Trevor Huff and Erin Bigler, Department of Psychology
Introduction
In this era of the human connectome, automated image analysis techniques, and large scale multi-site neuroimaging databases examining neuropsychological outcome across a broad spectrum of neurological and neuropsychiatric disorders, there is a particular need to address how to combine neuroimaging studies that use different volumetric sequences or Magnetic Resonance Imaging (MRI) studies performed on different platforms. Currently, there is a large volume of studies that utilize data from multiple scanning locations. This data, while important, cannot reliably be used for comparisons without taking into account the various differences that exist between MRI equipment. The purpose of this study is to investigate possible solutions to this existing problem and propose a direction for future investigations.
Methods and Results
In this study, two different approaches were examined. (1) Individual subjects were scanned on up to 4 different platforms at different intervals or (2) the same individual was scanned on the same scanner but with slight variation in the volumetric sequence. After these individuals were scanned, their images were then run through a tissue-based standardization protocol. In order to standardize the intensities of each sequence, we used a combination of fslmaths, Atropos segmentation (from the ANTs pipeline), and bet (Brain Extraction Tool). Once this was completed, FreeSurfer, a software packaged used to analyze MRI data, was used to make volumetric comparisons of different brain structures. FreeSurfer outputs were compared between both the standardized and non-standardized human phantom images. Then, statistical analyses and standardization were performed on a large database of MRI images (SOBIK). Both the nonstandardized and standardized groups from this dataset were analyzed and then compared.

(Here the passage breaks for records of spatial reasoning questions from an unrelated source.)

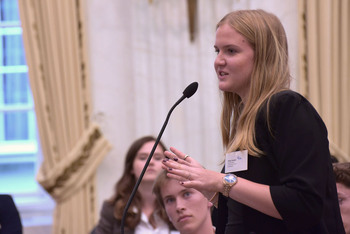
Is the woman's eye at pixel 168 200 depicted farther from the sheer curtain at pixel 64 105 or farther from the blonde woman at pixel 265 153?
the sheer curtain at pixel 64 105

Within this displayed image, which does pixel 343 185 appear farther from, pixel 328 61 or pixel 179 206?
pixel 328 61

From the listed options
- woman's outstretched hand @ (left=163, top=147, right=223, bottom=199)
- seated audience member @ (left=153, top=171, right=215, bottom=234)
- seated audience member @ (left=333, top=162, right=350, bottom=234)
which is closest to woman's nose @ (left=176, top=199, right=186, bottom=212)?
seated audience member @ (left=153, top=171, right=215, bottom=234)

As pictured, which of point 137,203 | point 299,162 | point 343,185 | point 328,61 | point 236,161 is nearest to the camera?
point 299,162

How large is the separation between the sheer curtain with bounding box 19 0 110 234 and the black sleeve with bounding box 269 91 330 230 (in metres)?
3.49

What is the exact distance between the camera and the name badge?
1794 millimetres

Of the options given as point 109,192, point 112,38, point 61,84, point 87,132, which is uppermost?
point 112,38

As shown in Figure 1, there is a noticeable difference in voxel intensities between the images acquired of a single subject at different locations across the country. In addition, the volumetric outputs provided by FreeSurfer also showed that there was great variability between the images of a single subject (see Figure 2). After tissue-based standardization, the FreeSurfer data remained greatly variable for the human phantom outputs. Statistical analyses show subtle differences between standardized and non-standardized images from the SOBIK dataset when morphological maps are run with different behavioral variables. In some instances, the standardized images show a stronger result or remove presumably false results from the OI population.
Summary and Conclusion
The human phantom data suggests that standardization does little to correct the underlying problems with multi-site imaging. Improvements can be made to more closely match individual histograms, but this does not improve the replicability of volumetric MRI outputs for multi-site studies. In addition, there is no evidence to suggest that image standardization is beneficial in any way for these kinds of investigations. More importantly, there is an increased need to find the source of variability and propose alternate ways to reliably compare large datasets such as the ones provided in this study.